▶ _WORK INSTRUCTIONS_
Repeat the full listing below verbatim and keep the images out.

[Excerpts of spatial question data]
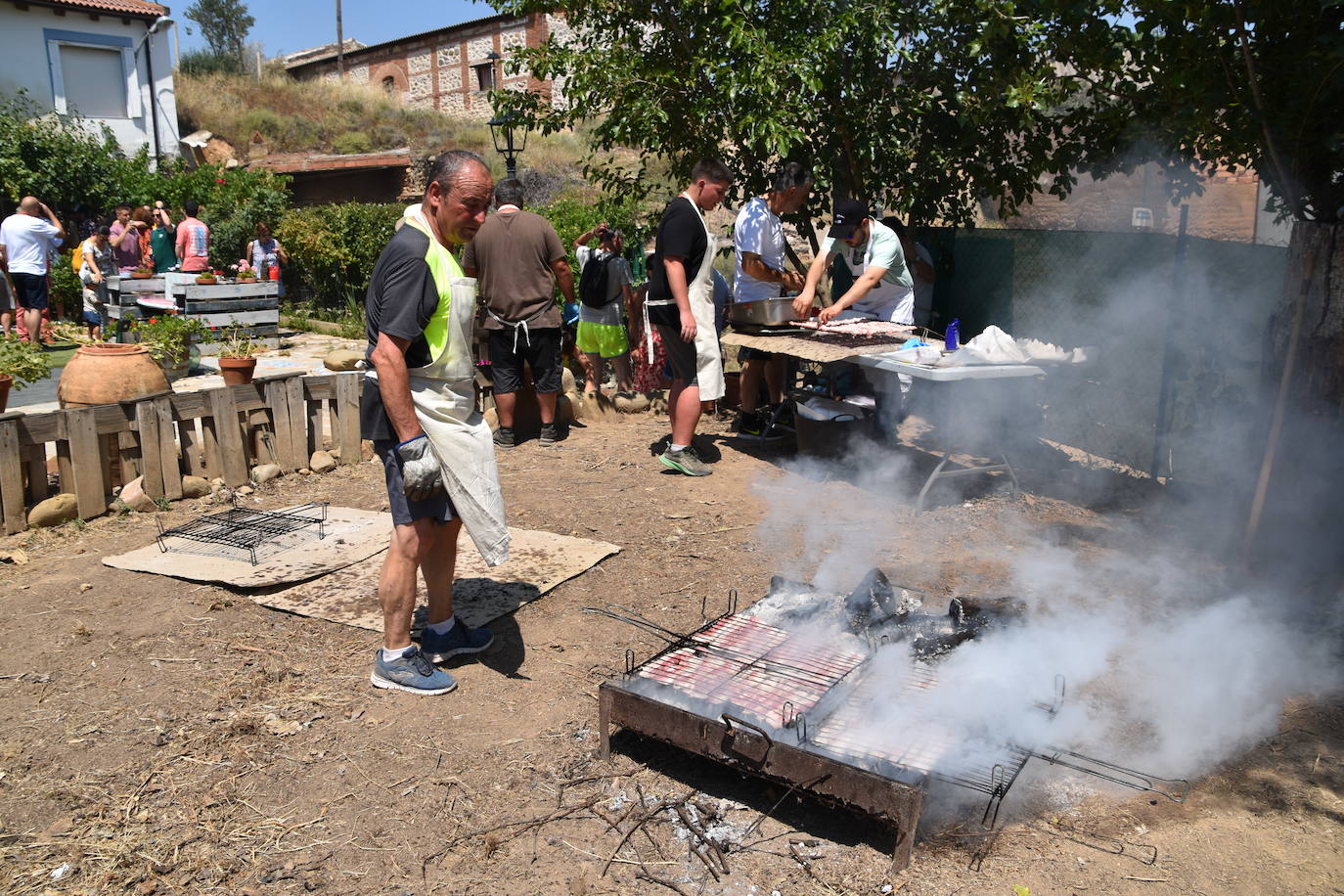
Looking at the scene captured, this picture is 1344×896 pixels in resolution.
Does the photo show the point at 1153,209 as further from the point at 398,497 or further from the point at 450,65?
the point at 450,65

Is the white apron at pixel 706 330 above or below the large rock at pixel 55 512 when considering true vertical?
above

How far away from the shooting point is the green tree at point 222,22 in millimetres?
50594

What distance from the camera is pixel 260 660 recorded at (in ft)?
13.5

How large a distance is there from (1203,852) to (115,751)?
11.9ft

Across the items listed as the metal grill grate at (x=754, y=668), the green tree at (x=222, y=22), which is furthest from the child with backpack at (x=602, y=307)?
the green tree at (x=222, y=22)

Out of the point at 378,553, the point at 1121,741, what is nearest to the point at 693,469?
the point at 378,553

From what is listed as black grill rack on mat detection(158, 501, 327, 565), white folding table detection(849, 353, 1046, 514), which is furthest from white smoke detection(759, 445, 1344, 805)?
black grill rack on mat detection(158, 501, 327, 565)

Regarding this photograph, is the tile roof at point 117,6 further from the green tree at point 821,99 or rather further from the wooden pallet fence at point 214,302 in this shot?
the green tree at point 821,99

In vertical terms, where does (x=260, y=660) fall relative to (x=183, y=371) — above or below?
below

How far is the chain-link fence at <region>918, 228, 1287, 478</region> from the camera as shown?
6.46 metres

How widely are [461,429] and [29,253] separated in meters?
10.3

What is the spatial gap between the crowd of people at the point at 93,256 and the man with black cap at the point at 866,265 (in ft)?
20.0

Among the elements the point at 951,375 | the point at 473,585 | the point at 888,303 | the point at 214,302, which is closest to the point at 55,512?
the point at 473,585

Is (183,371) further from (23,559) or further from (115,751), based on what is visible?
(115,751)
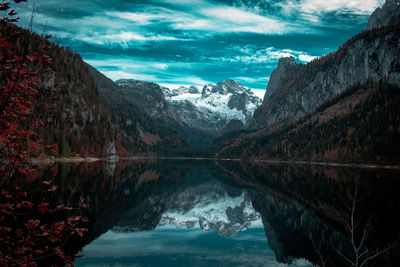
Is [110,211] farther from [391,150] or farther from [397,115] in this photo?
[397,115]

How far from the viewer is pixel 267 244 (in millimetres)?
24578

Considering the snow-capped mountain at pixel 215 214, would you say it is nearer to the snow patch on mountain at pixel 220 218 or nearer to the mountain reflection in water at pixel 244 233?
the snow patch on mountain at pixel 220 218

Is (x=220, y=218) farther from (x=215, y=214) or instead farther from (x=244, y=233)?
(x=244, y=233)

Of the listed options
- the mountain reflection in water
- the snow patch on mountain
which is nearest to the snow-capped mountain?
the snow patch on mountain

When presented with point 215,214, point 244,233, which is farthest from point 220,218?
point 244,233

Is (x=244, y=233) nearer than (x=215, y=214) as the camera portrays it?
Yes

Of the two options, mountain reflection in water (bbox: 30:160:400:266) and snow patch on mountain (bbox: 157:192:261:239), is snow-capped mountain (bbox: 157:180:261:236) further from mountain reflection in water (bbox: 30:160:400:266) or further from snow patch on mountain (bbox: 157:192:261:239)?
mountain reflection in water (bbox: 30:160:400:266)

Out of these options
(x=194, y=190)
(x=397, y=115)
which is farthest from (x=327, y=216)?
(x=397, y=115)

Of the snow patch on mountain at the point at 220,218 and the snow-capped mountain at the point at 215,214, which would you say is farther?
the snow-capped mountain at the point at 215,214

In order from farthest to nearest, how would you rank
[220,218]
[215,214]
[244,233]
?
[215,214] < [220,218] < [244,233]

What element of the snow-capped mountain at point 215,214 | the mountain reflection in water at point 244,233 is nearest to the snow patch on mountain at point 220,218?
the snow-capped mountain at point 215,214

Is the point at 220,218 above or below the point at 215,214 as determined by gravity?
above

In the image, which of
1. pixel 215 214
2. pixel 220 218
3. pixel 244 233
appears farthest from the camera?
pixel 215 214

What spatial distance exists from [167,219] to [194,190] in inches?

▶ _ANSWER BELOW_
Looking at the scene captured, this picture is 1344×896 pixels in resolution.
Does the photo show the point at 1153,209 as further from the point at 398,497 or further from the point at 450,65?
the point at 450,65

Is the white apron at pixel 706 330 above or below the large rock at pixel 55 512 when considering true vertical?
above

How far away from the shooting point is the green tree at point 222,22 in millimetres?
50594

What distance from the camera is pixel 260 660 recorded at (in ft)?
13.5

How large a distance is there from (1203,852) to (115,751)?
11.9ft

Across the items listed as the metal grill grate at (x=754, y=668), the green tree at (x=222, y=22), which is furthest from the child with backpack at (x=602, y=307)?
the green tree at (x=222, y=22)

Out of the point at 378,553, the point at 1121,741, what is nearest to the point at 693,469?
the point at 378,553

From what is listed as black grill rack on mat detection(158, 501, 327, 565), white folding table detection(849, 353, 1046, 514), which is furthest from white smoke detection(759, 445, 1344, 805)?
black grill rack on mat detection(158, 501, 327, 565)

Regarding this photograph, is the tile roof at point 117,6 further from the green tree at point 821,99 or rather further from the wooden pallet fence at point 214,302 in this shot?
the green tree at point 821,99

In vertical terms, where does (x=260, y=660) fall relative to (x=183, y=371) — above or below?
below

How far is the chain-link fence at <region>918, 228, 1287, 478</region> from the camera as shown?
6.46 metres

How widely are [461,429] and [29,253] separated in meters?
10.3

What is the spatial gap between the crowd of people at the point at 93,256 and the man with black cap at the point at 866,265 (in ft)?
20.0

Among the elements the point at 951,375 | the point at 473,585 | the point at 888,303 | the point at 214,302, which is closest to the point at 55,512?
the point at 473,585

Is (183,371) further from (23,559) or further from (115,751), based on what is visible?
(115,751)
Is [110,211] farther from [391,150] or farther from [397,115] in this photo?
[397,115]

How far from the viewer is pixel 267 244 (in millimetres)?
24578

Considering the snow-capped mountain at pixel 215 214, would you say it is nearer to the snow patch on mountain at pixel 220 218 or nearer to the mountain reflection in water at pixel 244 233?
the snow patch on mountain at pixel 220 218

Is (x=220, y=218) farther from (x=215, y=214) or instead farther from (x=244, y=233)?
(x=244, y=233)

Of the listed options
- the mountain reflection in water
- the snow patch on mountain
which is nearest to the snow-capped mountain?
the snow patch on mountain

When presented with point 215,214, point 244,233, which is farthest from point 220,218?
point 244,233

Is (x=244, y=233) nearer than (x=215, y=214) as the camera portrays it?
Yes

Of the two options, mountain reflection in water (bbox: 30:160:400:266) and snow patch on mountain (bbox: 157:192:261:239), is snow-capped mountain (bbox: 157:180:261:236) further from mountain reflection in water (bbox: 30:160:400:266) or further from snow patch on mountain (bbox: 157:192:261:239)?
mountain reflection in water (bbox: 30:160:400:266)

Out of these options
(x=194, y=190)
(x=397, y=115)
which is farthest from (x=327, y=216)?
(x=397, y=115)

Of the snow patch on mountain at the point at 220,218 and the snow-capped mountain at the point at 215,214, which would you say is farther?
the snow-capped mountain at the point at 215,214

In order from farthest to nearest, how would you rank
[220,218]
[215,214]
[244,233]
?
[215,214] < [220,218] < [244,233]

What element of the snow-capped mountain at point 215,214 | the mountain reflection in water at point 244,233 is nearest to the snow patch on mountain at point 220,218?
the snow-capped mountain at point 215,214

Is the point at 220,218 above or below the point at 215,214 as determined by gravity?
above

In the image, which of
1. pixel 215 214
2. pixel 220 218
3. pixel 244 233
appears farthest from the camera?
pixel 215 214

What spatial distance exists from [167,219] to [194,190] in inches?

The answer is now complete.